Un análisis provocador, inspirado en las ideas de Horacio González, cuestiona el discurso tradicional sobre la corrupción y revela cómo su denuncia puede terminar fortaleciendo al poder real.

¿Cuántas veces hemos escuchado que la corrupción es el cáncer que carcome a la Argentina? Que si los políticos fueran más “honestos” o “morales”, nuestros problemas se solucionarían. Pero, ¿y si esta forma de pensar el problema fuera, en realidad, parte del problema mismo?

Un análisis profundo, que retoma las tesis del fallecido sociólogo Horacio González, propone un giro radical: la corrupción es, ante todo, un concepto religioso. Esta idea, lejos de ser un simple juego de palabras, nos obliga a repensar todo lo que damos por sentado.

La moral como distracción del mago

Pensar la corrupción en términos religiosos implica enmarcarla en una moral universal, often cristiana, que clasifica los actos entre “buenos” y “malos”. El peligro de esto, como sugería Nietzsche, es que nos fijamos en los “fenómenos morales” y no en las “explicaciones morales de los fenómenos”.

En criollo: denunciar la “inmoralidad” en la función pública puede ser como fijarse en los trucos del mago para distraernos de cómo metió realmente el conejo en la galera. La indignación moral se convierte en una cortina de humo que oculta los mecanismos reales del poder.

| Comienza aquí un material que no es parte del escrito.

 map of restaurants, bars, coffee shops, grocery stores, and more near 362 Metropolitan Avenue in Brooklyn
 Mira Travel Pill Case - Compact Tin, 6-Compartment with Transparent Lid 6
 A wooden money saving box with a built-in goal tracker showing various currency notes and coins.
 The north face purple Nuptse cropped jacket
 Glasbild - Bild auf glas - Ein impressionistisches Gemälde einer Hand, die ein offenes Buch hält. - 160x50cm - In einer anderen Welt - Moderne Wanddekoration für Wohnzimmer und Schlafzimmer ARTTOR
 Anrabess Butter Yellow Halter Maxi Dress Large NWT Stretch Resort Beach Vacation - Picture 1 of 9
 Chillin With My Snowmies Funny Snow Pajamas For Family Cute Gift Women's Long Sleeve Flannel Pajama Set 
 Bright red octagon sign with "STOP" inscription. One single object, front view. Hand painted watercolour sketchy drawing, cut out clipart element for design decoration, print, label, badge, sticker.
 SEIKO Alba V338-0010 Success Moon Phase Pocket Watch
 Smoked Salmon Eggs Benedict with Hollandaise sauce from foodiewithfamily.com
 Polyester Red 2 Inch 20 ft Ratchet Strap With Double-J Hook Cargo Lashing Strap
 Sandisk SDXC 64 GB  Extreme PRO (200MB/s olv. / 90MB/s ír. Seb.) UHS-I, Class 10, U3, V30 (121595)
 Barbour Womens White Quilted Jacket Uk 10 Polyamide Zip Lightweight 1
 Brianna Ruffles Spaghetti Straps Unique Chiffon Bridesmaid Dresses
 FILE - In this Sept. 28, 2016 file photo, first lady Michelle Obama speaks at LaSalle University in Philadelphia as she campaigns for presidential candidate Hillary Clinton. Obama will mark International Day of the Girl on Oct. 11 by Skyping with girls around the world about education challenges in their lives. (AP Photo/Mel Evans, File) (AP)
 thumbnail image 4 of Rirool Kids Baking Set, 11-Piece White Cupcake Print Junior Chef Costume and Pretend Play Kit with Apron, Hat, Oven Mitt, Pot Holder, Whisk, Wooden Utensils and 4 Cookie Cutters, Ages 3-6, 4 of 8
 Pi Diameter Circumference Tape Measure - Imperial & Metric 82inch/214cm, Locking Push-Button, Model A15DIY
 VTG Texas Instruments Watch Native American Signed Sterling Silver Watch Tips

Culpamos a las brujas, pero no miramos la casa

Esta lógica funciona como una “casa de brujas”. Culpamos a individuos (las “brujas”) por las fallas de un sistema (“la casa”) que en realidad está lubricado por la grasa del capital. Así, el sistema en su totalidad queda exento de toda culpa. Se nos hace creer que el problema es una manzana podrida, y no la canasta que la pudre.

Peor aún, se argumenta que para el capital, que es inherentemente inescrupuloso, esta “superestructura moral” es esencial. Necesita una fachada de virtud para operar. Y he aquí la paradoja: quienes más se indignan y buscan regenerar la moralidad pública, sin quererlo, amplifican y validan el orden del capital que dicen combatir. Es como querer cambiar a los jugadores sin tocar las reglas del juego, que siempre están diseñadas para que gane la misma banca.

La defensa estratégica del Estado

Frente a este diagnóstico, surge una defensa contundente del Estado. El autor del análisis argumenta que “aguante el Estado, loco”, porque más allá de sus falencias, representa una de las únicas formas de organización de lo público. Es el único dique de contención posible frente a la fuerza imparable del capital y la influencia de potencias extranjeras.

Si bien el Estado a veces funciona mal, se afirma que “lo privado es peor” porque sus incentivos son puramente la ganancia, por encima de cualquier interés colectivo. La solución, entonces, no es destruir el Estado –una idea que beneficia a los poderosos–, sino proponer formas serias de arreglarlo y fortalecerlo.

El verdadero problema de fondo

El verdadero problema no sería entonces la corrupción como delito aislado, sino un modelo de país que ajusta sobre los débiles para garantizar la ganancia de los poderosos. La peor corrupción no ocurre a escondidas: sucede cuando se toma deuda de manera astronómica con fanfarrias o cuando se desmantelan desde el poder los controles que protegen a la gente.

Mientras el debate público se estanca en un infantil “ellos también robaban”, se nos distrae de la discusión de fondo. Es más fácil imaginar el fin de un gobierno que el fin de la corrupción estructural.

En conclusión, esta mirada nos desafía a dejar de lado la “guerra santa” moral que solo lleva a la victimización y a profundizar la grieta. Nos invita, en cambio, a tener el coraje de analizar las estructuras de poder que realmente condicionan nuestra vida y a defender lo público como la única trinchera desde la cual se puede construir una sociedad más justa.